Una volta decisa la proposta e a chi è indirizzata, si prepara lo Script tenendo presente che stavolta il cliente dovrebbe conoscerci e comunque conosce la nostra azienda. Si utilizzano gli stessi concetti espressi per il Telemarketing, aggiungendo la fase di trattativa economica.

  1. APPROCCIO   2. PROPOSTA   3. TRATTATIVA   4. CHIUSURA

 

APPROCCIO INIZIALE

L’inizio deve essere relazionale, aperto, molto cordiale. Esempio: “Buongiorno dr Donati, sono Eros Tugnoli, come va?
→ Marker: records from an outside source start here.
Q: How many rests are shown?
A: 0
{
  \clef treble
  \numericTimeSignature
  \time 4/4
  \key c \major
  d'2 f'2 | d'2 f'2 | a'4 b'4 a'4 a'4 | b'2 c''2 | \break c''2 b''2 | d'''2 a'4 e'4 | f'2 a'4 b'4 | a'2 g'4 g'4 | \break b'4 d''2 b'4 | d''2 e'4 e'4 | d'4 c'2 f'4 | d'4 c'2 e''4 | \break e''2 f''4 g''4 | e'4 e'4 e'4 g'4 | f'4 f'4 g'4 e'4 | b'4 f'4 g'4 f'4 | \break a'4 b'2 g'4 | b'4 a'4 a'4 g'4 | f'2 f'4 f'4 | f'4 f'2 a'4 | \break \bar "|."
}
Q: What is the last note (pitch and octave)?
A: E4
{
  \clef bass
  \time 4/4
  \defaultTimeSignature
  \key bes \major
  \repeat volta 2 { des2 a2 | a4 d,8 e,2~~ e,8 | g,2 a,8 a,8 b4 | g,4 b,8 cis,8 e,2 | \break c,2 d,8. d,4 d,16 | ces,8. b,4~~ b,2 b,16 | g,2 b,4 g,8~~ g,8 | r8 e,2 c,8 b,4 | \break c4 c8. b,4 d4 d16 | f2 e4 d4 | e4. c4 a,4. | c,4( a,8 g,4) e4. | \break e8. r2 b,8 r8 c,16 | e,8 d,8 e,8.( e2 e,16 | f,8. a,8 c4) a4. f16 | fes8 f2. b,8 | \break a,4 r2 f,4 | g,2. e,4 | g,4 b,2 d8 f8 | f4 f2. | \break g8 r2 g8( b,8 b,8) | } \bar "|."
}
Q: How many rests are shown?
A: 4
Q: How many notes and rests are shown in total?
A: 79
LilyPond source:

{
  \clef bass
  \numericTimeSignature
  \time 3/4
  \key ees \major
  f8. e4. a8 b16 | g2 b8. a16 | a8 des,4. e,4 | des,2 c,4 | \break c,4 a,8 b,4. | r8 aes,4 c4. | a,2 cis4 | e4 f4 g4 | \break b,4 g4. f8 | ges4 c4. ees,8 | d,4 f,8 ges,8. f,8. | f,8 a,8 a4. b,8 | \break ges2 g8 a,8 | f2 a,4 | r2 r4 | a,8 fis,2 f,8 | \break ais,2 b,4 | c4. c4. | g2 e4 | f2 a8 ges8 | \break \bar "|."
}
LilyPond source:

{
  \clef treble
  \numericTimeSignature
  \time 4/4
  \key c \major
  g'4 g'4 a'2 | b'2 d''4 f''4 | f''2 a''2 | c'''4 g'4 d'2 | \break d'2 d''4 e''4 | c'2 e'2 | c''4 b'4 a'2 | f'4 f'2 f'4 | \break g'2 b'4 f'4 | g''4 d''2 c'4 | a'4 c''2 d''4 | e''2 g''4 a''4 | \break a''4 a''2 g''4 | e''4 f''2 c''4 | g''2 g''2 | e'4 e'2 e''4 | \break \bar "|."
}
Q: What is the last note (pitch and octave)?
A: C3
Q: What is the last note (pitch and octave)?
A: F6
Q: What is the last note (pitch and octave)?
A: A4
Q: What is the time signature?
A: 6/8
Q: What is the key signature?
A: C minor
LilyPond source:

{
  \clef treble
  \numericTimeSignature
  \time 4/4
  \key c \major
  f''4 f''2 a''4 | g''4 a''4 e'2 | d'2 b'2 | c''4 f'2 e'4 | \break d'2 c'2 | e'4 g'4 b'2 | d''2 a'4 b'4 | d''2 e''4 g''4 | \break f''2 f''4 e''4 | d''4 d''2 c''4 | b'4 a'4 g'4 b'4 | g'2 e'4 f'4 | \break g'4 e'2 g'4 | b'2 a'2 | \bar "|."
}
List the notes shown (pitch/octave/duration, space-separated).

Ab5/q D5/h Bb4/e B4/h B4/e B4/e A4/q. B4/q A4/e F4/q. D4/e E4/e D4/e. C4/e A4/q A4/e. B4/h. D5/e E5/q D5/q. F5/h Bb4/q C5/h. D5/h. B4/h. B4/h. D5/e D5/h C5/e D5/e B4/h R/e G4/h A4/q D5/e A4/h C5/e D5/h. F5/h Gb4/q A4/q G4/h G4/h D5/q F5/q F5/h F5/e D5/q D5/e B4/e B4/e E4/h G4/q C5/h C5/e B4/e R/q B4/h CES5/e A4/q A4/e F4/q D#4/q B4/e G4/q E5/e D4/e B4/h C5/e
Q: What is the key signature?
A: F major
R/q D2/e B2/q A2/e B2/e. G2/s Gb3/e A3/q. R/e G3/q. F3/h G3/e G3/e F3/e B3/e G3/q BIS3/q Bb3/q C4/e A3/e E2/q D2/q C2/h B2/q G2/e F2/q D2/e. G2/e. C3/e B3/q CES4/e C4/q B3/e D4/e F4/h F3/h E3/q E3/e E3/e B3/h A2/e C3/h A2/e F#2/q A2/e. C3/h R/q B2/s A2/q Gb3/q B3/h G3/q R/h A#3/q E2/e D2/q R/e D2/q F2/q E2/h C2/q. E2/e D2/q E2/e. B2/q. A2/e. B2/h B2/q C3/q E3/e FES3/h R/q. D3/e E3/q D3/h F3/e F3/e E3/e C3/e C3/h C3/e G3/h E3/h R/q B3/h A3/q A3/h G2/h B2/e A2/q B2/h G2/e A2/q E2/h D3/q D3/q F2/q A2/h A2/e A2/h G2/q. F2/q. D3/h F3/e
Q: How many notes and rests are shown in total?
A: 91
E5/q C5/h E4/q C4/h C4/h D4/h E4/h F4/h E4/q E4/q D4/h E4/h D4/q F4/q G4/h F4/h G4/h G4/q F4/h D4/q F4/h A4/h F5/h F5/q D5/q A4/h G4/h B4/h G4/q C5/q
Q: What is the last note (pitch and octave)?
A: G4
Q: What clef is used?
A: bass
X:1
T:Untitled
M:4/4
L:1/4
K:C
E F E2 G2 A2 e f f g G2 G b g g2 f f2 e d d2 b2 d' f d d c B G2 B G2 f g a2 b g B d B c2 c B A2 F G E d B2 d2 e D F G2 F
È un po’ che non ci si sente!”. Potendo, aggiungete: “Come si sta trovando/si è trovato con i nostri prodotti?”.

 

PROPOSTA

Dopo questi convenevoli e premesse, si passa a sintetizzare il motivo della chiamata, possibilmente rispondendo alle prime sue richieste inespresse: Perché hai chiamato me? Cosa vuoi propormi?

“La chiamo per una importante novità…”. Qui potrebbe esserci una spedizione via mail di informazioni, scritte, audio, video, per presentare e descrivere al meglio l’iniziativa, spiegando soprattutto i vantaggi che il cliente avrà accettando la nostra proposta.

 

TRATTATIVA

Qui avverrà sia la parte di trattativa, sia quella delle principali obiezioni: l’operatore deve essere ben preparato a gestire entrambe le situazioni

L’ideale è di studiare tutte le varianti possibili alle richieste del cliente o alle obiezioni sul prezzo. Non posso ora trattare dettagliatamente l’argomento “Negoziazione Commerciale”, ma capirete benissimo che sono doti da venditore, non da impiegato, centralinista, segretaria o informatore.

 

CHIUSURA

Proposta, Trattativa e Chiusura ora si miscelano e anche in questo caso la risposta alle principali obiezioni e alcune “chiusure” vanno preparate precedentemente e dettagliate nello Script.

Importante: inserite nella proposta una scadenza ben precisa, in modo da evitare le obiezioni “Ci devo pensare” o “Meglio più avanti”.

Esempio: “Solo per chi aderisce ora, telefonicamente, riusciamo a mantenere questi prezzi/condizioni/omaggi, potendo risparmiare sui costi di …”

E rispettate la scadenza in maniera tassativa: se fate anche solo capire che è …elastica, non solo abbasserete immediatamente i risultati positivi, ma vi taglierete la possibilità di avere riscontri positivi su ogni vostra futura proposta.